October 2nd, 2014
You can't simply purchase homeowner's insurance. The truth is, you actually have to apply and insurers can turn you down. Insurance companies will look at risk assessment indicators to determine if you're a safe bet - meaning they want to be sure you'll keep up with your payments and aren't likely to be sued.
Many new homeowners don't realize they're being graded when they go to buy homeowners insurance, and depending on their scores, they may get covered at a great price, a high price or not at all.
Certain factors will make you look like a big risk to insurers. Before you apply for homeowners insurance, you should be aware of these issues and if one or more of them apply to you, get ready for a higher price tag or a denial.
Your credit score affects almost everything - auto and home loans, credit limit and yes, insurance. If you have a poor credit score, generally under 600, which is what you need to qualify for a mortgage, you will likely face higher insurance costs compared to people with a higher score, according to RealtyToday.
How much insurers take credit scores into consideration will differ by provider and state. Also, if you live in California, Maryland or Massachusetts, state law prohibits companies from making your credit score a factor.
Pools and trampolines
You probably didn't expect this, but if you bought a home with a pool or put a trampoline in your yard, you'll likely be charged more for home insurance compared to people without the luxuries, according to Zillow.
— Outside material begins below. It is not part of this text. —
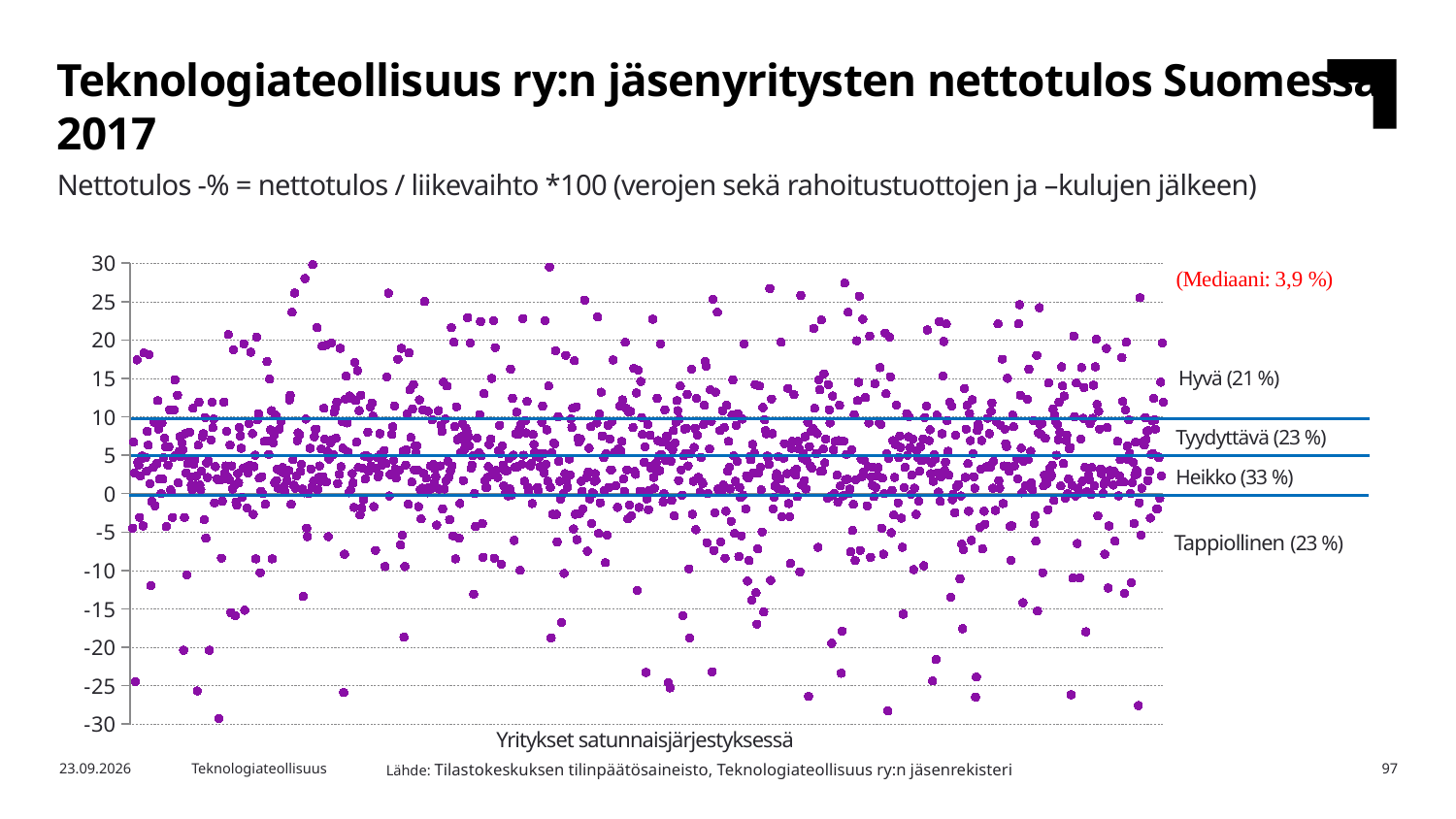
What share of companies falls into the 'Heikko' category? 33 % What is the difference in percentage points between the 'Heikko' share and the 'Hyvä' share? 12 Which category has the largest share of companies? Heikko What is the label of the x axis? Yritykset satunnaisjärjestyksessä What is the median net profit percentage stated on the chart? 3,9 % What share of companies falls into the 'Hyvä' category? 21 % Which has a larger share of companies, 'Heikko' or 'Tappiollinen'? Heikko What share of companies falls into the 'Tappiollinen' category? 23 % What kind of chart is shown on the slide? scatter plot How many category labels (Hyvä, Tyydyttävä, Heikko, Tappiollinen) are shown to the right of the chart? 4 Which category has the smallest share of companies? Hyvä What share of companies falls into the 'Tyydyttävä' category? 23 %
Pools and trampolines are viewed as dangerous and increase your chance of being sued.
If you bought a house on the edge of a lake or river, know you increased your risk of damage in the eyes of your insurer. Not only do you live near a danger, you've put yourself at risk for flooding if the water rises. This increases your risk of legal issues and household damage, Zillow advised.
If you purchased an older home or didn't fix it up, you can expect higher premiums. What may be antique or vintage to you is probably old and likely to break to an insurance company. Your initial insurance coverage and price will take into account all of the outdated features of the home and the longer you take to upgrade, the longer you'll pay higher costs.